• SELECTED PASSAGE
-- begin --

Exhibition: Rashid Johnson: A Poem for Deep Thinkers

Venue: Solomon R. Guggenheim Museum, 1071 Fifth Avenue, New York

Location: Rotunda

Dates: April 18, 2025–January 18, 2026

 

(NEW YORK, NY—August 26, 2024) The Solomon R. Guggenheim Museum will present a major solo exhibition of work by Rashid Johnson, opening in April 2025. Encompassing the entirety of the museum’s rotunda, along with an outdoor sculpture, the exhibition will unfold through narrative themes, including social alienation, rebirth, and escapism, and offer a loose chronology of Johnson’s artistic evolution from idealistic thinker to seasoned scholar. Titled A Poem for Deep Thinkers, the exhibition takes its name from a poem by Amiri Baraka, an American poet, writer, teacher, and political activist whose work is a frequent source of inspiration for Johnson. The show will be Johnson’s first solo presentation at the Guggenheim, his largest exhibition to date, and the first expansive museum survey of his work in more than a decade.

 

Almost ninety artworks will span pivotal phases of Johnson’s career, including notable series such as The New Negro Escapist Social and Athletic Club, the Cosmic Slops, black-soap shelf paintings, spray-painted text works, the more recent Anxious Men and Broken Men series, and large-scale indoor and outdoor sculptures. Johnson frequently returns to film and video throughout his career; the exhibition will also spotlight the significance of moving images in the trajectory of his artistic practice.

-- end --

• DATA
-- begin --

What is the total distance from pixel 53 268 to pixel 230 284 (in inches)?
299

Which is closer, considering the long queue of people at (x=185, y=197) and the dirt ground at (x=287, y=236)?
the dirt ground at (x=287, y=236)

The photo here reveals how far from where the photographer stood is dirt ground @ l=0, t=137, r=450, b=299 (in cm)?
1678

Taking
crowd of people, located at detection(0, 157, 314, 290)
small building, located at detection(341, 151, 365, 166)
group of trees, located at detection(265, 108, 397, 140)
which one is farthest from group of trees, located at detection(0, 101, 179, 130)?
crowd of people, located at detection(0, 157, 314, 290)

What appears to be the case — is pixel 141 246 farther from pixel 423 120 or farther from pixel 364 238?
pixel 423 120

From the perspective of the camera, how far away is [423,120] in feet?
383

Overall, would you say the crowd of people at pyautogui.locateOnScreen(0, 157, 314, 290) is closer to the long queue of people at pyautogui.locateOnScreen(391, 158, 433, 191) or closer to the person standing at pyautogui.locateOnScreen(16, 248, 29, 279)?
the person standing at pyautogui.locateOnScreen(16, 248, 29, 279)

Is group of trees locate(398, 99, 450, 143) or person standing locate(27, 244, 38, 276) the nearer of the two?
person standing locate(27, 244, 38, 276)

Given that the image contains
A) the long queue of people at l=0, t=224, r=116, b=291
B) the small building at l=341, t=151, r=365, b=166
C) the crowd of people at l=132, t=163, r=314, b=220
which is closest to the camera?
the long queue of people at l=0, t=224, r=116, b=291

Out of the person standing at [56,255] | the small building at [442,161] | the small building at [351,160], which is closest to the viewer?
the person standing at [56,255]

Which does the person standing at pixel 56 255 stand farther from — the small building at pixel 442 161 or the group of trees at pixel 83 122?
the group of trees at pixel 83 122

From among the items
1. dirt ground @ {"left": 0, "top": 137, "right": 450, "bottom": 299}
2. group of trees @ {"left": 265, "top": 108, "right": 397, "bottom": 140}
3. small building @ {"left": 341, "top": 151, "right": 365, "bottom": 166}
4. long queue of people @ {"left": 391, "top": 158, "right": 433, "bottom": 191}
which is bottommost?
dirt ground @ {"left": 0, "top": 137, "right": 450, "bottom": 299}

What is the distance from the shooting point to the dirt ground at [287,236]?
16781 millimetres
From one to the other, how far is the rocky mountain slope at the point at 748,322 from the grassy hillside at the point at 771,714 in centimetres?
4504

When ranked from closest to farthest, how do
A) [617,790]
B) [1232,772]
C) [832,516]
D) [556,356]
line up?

-- end --

• EXERCISE DETAILS
Please answer these from the exhibition announcement:
1. In what part of the museum will the show be installed?
2. Whose poem gives the exhibition its title?
3. About how many artworks will the exhibition include?

• TASK ANSWER
1. The rotunda
2. Amiri Baraka
3. Almost ninety